接客室に残った高木は物思いに耽(ふけ)るような視線のまま、しばらく考え込む。
高木はこれまで就任1年目を除き、世代が変わるまで1年生を起用することはなかった。
実力が同じなら学年が低い方を積極的に起用するのが当たり前の高校野球にあって、この頑ななまでの偏った選手起用はOB会、父母会ら後援会の面々も煮湯を飲まされてきた。


「三浦、ちょっといいか」
「はい!」


➖➖グランド➖➖


部室前


遠藤と田代を中心に半円になって集合
全学年が揃うのは今日がはじめてのための措置だ。


「今日から全員が揃って練習することになる。うちは基本的に一年と上級生で分かれて練習することになっている。一年練(一年生練習)には二年から指導員を2人付ける。
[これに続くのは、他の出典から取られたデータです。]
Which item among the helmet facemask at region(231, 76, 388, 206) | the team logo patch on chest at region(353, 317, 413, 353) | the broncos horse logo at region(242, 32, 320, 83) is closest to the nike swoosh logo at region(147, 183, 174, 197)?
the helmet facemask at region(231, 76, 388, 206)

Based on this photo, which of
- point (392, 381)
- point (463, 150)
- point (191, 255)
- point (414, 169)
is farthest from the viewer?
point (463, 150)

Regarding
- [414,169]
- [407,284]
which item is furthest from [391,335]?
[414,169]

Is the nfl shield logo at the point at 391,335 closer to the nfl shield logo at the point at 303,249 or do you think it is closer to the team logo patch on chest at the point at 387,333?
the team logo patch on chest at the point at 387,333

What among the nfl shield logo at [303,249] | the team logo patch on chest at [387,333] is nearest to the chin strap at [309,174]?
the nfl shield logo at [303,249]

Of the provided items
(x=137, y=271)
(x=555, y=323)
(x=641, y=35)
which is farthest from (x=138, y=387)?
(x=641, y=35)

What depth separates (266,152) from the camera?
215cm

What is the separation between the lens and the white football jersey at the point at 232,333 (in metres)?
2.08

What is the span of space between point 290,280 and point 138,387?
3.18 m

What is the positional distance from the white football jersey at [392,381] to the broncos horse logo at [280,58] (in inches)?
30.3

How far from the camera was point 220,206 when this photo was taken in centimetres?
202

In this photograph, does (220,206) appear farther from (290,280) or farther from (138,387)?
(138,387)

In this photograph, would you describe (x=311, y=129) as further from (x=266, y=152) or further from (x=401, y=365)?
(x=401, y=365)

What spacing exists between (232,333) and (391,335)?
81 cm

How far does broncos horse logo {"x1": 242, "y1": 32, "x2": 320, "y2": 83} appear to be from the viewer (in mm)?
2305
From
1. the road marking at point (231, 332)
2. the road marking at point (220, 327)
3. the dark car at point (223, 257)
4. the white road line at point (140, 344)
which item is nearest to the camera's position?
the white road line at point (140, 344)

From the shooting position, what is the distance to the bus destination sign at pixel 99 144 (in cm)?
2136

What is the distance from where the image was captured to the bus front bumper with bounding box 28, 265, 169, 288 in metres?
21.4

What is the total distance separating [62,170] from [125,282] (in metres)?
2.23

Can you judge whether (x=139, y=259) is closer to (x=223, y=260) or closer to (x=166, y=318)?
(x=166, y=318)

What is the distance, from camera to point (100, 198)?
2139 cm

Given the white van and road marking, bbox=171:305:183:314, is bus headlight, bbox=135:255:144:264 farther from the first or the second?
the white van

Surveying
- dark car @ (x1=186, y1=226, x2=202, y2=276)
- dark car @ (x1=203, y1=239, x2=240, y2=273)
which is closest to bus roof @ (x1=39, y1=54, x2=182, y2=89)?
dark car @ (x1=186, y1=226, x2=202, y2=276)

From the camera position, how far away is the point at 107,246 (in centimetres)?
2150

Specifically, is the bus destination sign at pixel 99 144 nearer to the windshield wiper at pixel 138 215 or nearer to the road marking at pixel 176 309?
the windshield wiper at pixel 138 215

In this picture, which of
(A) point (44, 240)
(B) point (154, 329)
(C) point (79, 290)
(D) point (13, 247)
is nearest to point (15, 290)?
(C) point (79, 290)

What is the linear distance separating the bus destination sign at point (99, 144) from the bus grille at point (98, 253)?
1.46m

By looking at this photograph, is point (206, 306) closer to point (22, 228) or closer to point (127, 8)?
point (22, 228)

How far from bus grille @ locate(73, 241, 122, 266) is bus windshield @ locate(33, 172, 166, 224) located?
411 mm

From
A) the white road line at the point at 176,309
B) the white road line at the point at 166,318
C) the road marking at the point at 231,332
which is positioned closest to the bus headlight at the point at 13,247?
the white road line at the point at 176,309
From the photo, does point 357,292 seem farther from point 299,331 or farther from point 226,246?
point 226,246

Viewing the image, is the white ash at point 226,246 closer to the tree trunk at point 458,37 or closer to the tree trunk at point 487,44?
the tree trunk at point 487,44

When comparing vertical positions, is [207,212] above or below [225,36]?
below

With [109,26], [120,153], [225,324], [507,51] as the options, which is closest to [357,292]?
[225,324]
堤、石井、任せたぞ!」

「「はい」」

「とはいってもウォーミングアップからトスまでは同じメニューだからまったくお前らのこと見てないわけじゃないから、まぁサボるなら上手くやることな。」


田代はそう笑いながら話すが、殆どの部員は『サボれねぇーだろ』と心の中でツッコミを入れた。
田代の目の奥は笑っておらず、上級生はこれまでの経験から理解しているし、察知できた一部の一年生は身が引き締まるように背筋を伸ばした。


「よしっ!ウォーミングアップだ!!」

「「「「「おーーー!!!」」」」」


一斉に声を上げ、全員外野に走り出す。
克己にとって本当の意味での高校野球がはじまった。